### EXERCISE DIRECTIONS
Every line in the records below that holds "States" must be identified and copied.

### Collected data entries
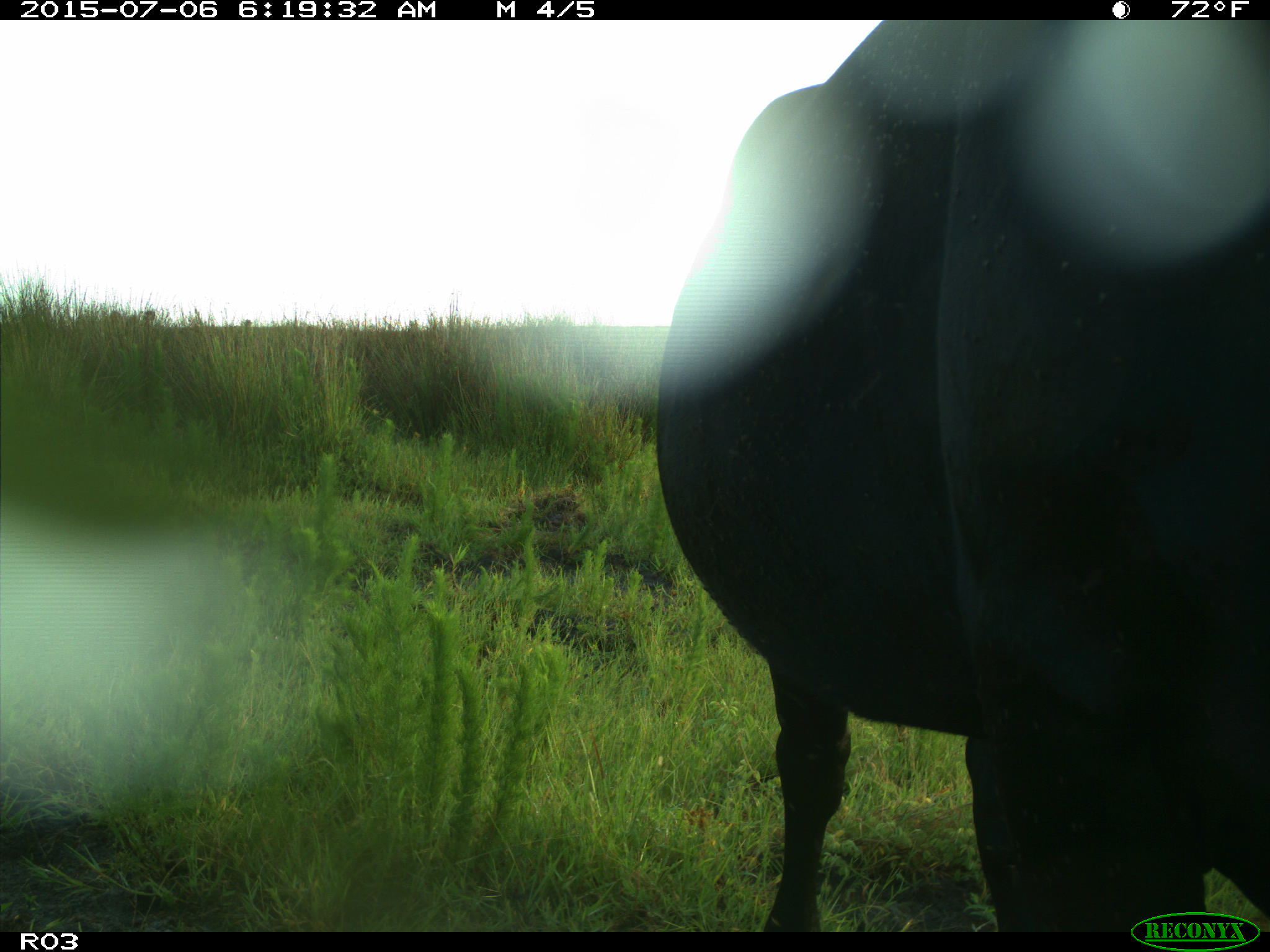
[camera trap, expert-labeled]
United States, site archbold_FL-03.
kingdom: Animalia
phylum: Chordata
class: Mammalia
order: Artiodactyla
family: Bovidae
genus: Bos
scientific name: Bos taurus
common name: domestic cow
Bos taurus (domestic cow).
--
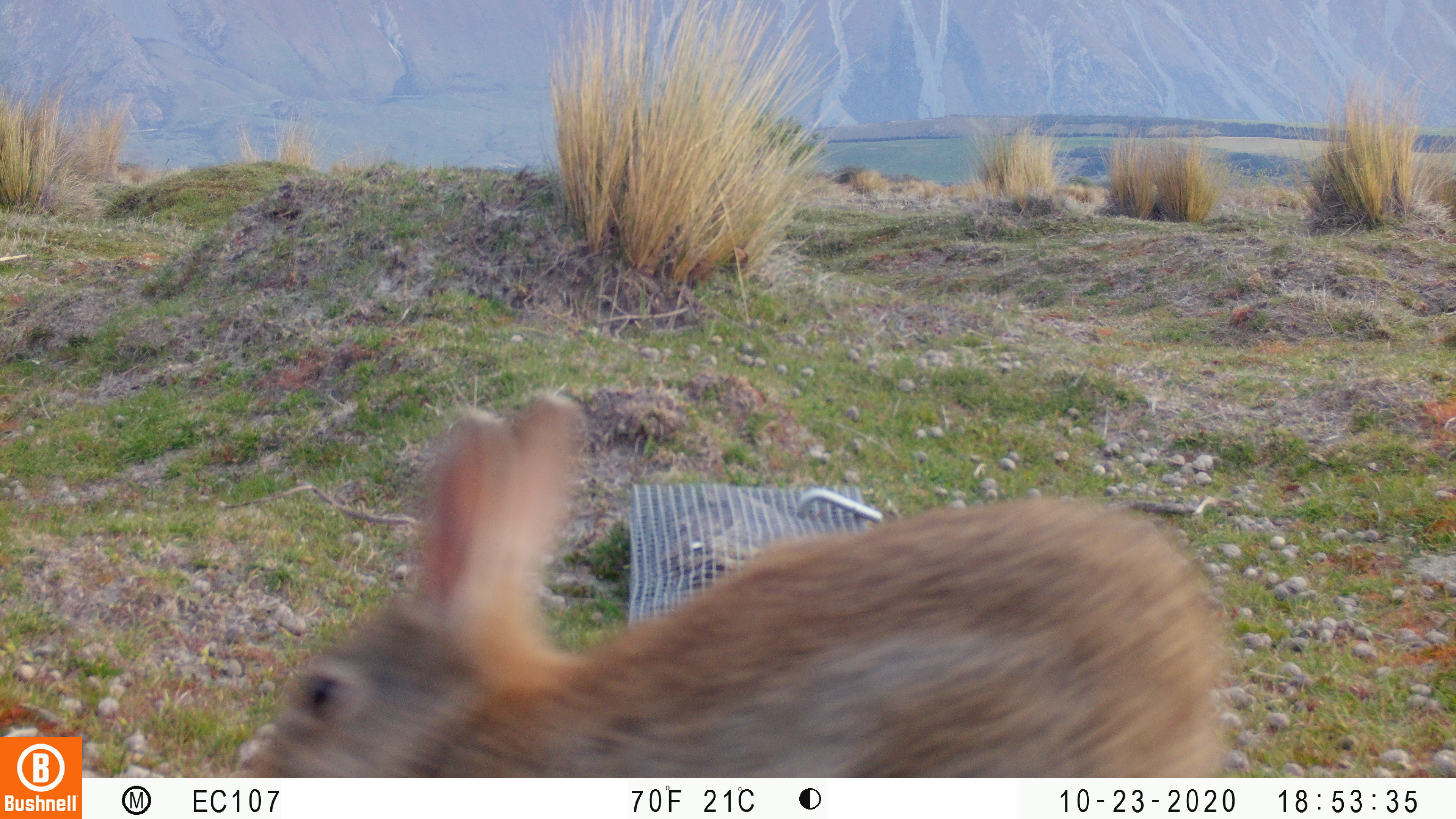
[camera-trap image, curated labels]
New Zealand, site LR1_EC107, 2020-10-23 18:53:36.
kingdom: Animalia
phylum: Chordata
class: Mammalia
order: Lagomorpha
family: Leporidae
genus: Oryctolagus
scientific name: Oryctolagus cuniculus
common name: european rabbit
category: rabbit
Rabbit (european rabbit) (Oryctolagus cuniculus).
--
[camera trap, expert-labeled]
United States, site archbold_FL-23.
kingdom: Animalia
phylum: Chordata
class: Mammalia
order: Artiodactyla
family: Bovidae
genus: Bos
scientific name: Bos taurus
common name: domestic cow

### EXERCISE SOLUTION
United States, site archbold_FL-03.
United States, site archbold_FL-23.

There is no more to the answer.